In Tuscany, enjoy white shores and charming villages in locales like Castiglione della Pescaia and Monte Argentario.
Sicily boasts a variety of beaches, including the popular Mondello Lido to the exotic black sand beaches on the Aeolian Islands.
Other regions of Italy – including Lazio, Campania, Calabria, and Apulia – all offer their own beaches to the mix, adding to the sheer volume of choices one has when planning an Italian beach vacation.
Blue Flag Award Beaches
One can use the Blue Flag Award designation to narrow down the choices. A label that has been trusted by countries all over the world, the award acknowledges beaches that have excelled in four main categories that are as important to the environment as they are to visitors, including:
- Environmental Education and Information
- Water Quality
- Environmental Management
- Safety and Services
Nearly 200 beaches in Italy have earned the award, giving travelers a huge variety of exceptional beaches to choose from.

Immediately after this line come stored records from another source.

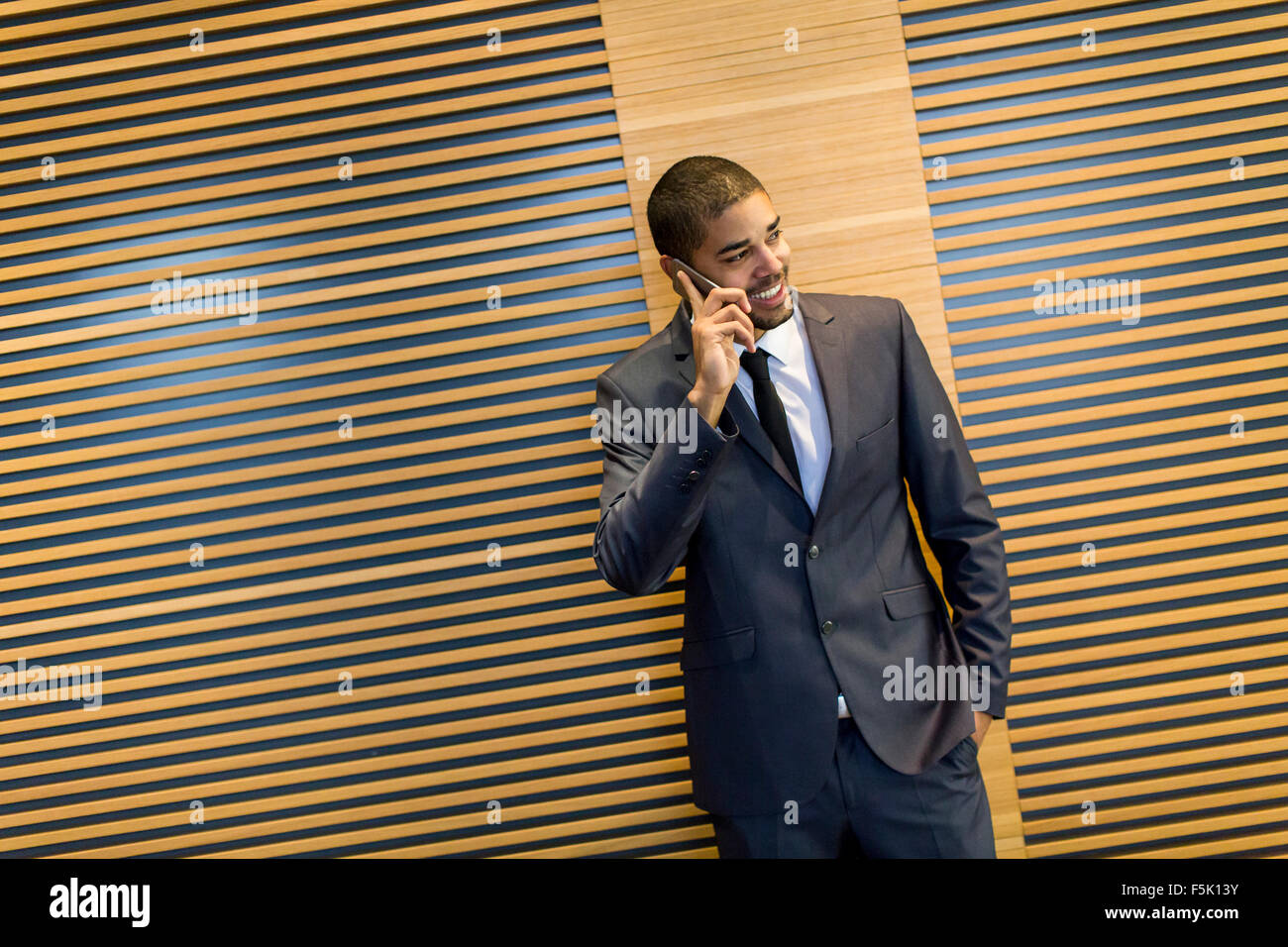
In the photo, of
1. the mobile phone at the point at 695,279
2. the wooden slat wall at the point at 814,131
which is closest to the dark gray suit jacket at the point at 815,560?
the mobile phone at the point at 695,279

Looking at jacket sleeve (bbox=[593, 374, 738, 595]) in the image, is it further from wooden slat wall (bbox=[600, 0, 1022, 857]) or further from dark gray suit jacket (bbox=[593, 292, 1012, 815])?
wooden slat wall (bbox=[600, 0, 1022, 857])

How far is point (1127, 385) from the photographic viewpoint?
126 inches

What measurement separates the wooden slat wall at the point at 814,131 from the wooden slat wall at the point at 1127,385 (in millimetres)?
88

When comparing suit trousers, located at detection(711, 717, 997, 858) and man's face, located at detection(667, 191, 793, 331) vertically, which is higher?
man's face, located at detection(667, 191, 793, 331)

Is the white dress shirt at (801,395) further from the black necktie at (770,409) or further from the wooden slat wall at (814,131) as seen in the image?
the wooden slat wall at (814,131)

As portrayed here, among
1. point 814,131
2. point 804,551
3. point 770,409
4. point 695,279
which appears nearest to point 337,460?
point 695,279

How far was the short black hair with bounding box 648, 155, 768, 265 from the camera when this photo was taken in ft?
8.29

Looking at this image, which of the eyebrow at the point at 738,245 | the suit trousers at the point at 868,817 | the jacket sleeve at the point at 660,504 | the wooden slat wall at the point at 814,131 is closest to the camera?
the jacket sleeve at the point at 660,504

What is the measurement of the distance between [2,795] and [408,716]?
4.66ft

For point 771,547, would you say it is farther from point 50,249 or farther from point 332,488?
point 50,249

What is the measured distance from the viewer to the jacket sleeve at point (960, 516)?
2.60 meters

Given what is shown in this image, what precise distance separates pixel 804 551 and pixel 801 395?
1.41 ft

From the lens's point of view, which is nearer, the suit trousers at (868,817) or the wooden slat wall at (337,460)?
the suit trousers at (868,817)

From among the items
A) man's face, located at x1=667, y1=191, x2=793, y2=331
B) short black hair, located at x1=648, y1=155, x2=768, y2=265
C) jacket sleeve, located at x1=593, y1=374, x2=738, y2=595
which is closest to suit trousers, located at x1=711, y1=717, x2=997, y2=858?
jacket sleeve, located at x1=593, y1=374, x2=738, y2=595
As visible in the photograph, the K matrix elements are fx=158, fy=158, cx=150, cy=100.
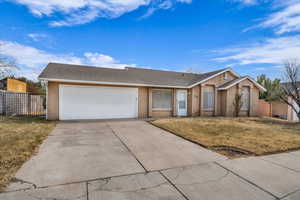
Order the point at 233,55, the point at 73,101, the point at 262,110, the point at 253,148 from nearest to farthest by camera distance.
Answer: the point at 253,148 < the point at 73,101 < the point at 262,110 < the point at 233,55

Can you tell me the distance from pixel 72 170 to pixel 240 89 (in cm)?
1453

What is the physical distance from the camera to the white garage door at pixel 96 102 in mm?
10141

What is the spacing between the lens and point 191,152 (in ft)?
15.2

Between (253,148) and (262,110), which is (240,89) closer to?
(262,110)

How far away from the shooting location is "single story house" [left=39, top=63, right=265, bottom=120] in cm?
1009

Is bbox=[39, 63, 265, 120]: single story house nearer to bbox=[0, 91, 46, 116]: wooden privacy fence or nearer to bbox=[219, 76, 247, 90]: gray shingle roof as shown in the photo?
bbox=[219, 76, 247, 90]: gray shingle roof

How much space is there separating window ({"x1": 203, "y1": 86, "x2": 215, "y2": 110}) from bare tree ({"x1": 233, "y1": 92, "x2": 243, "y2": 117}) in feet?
6.21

However, don’t be turned off if a beach has not yet earned the Blue Flag Award. The coastal destinations throughout Italy are among the best in the world, offering pristine waters, soft sand, and views unlike any other.
Even if one’s vacation is not fully beach or water focused, a few of Italy’s incredible coastal locales can be worked into existing itineraries for day trips. Because the majority of Italy is surrounded by water, even travelers to the big three – Rome, Venice, and Florence – can jet off to enjoy a few days of beach or water activities if they’ve got more time to explore.
If visiting Rome, take a break from sightseeing to enjoy Santa Marinella, a beach that is a 45-minute train ride away. Even Florence offers easily accessible beaches like Viareggio or Castiglioncello within the region of Tuscany. Travelers in Venice can enjoy Lido, a beach located an hour away, featuring soft, white sand and blue waters.
There is no shortage of amazing destinations when planning beach and water focused trips to Italy.